▶ [What is being asked]: Give every line of the records below as a Markdown table with two columns, Row (a running number) and Line (the line itself), skipping blank lines. Leave the pictures out.
***** Exercise inputs
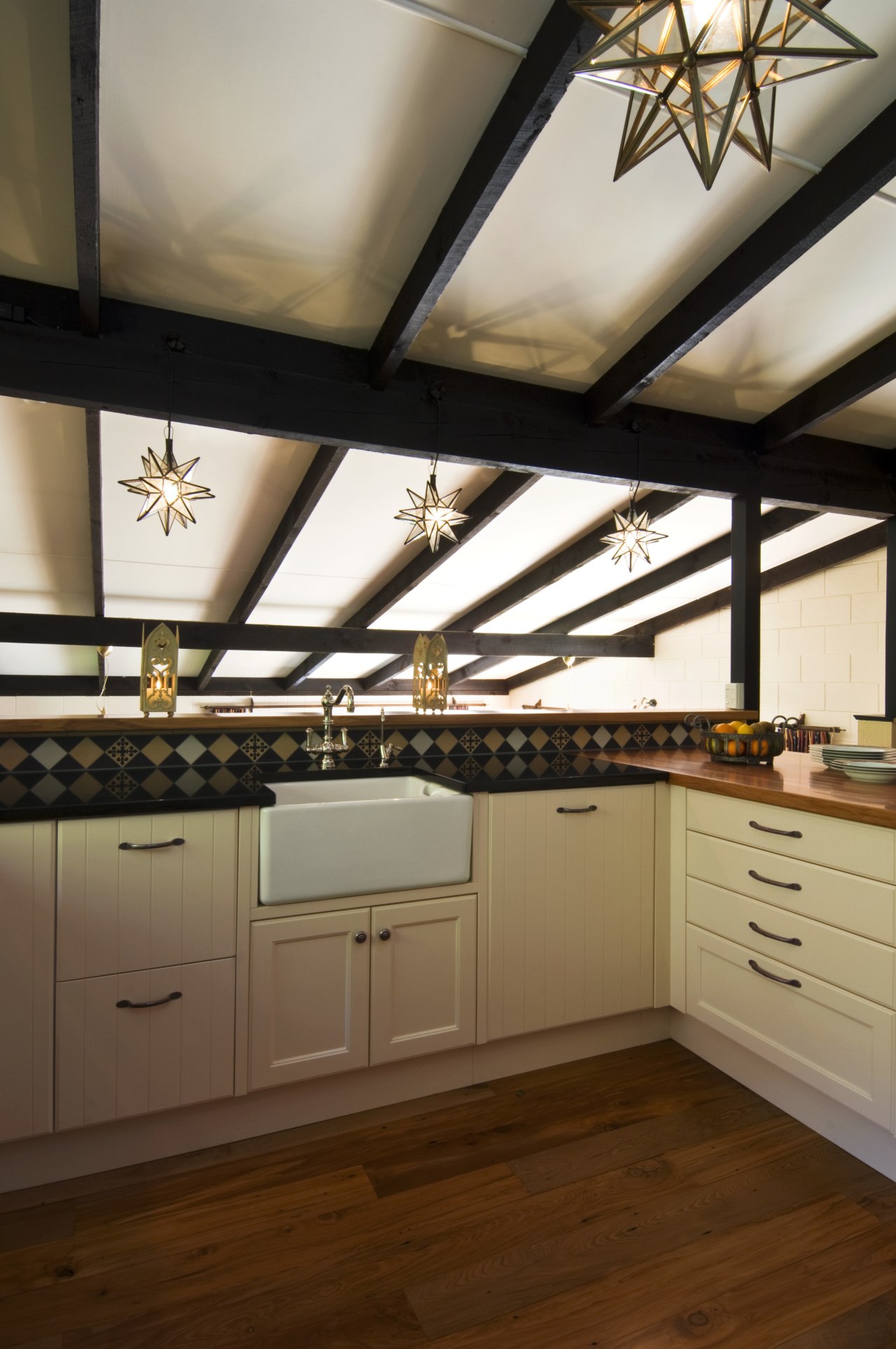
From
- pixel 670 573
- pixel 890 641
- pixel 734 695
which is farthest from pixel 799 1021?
pixel 670 573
**********
▶ [Exercise response]:
| Row | Line |
|---|---|
| 1 | From |
| 2 | - pixel 670 573 |
| 3 | - pixel 890 641 |
| 4 | - pixel 734 695 |
| 5 | which is farthest from pixel 799 1021? |
| 6 | pixel 670 573 |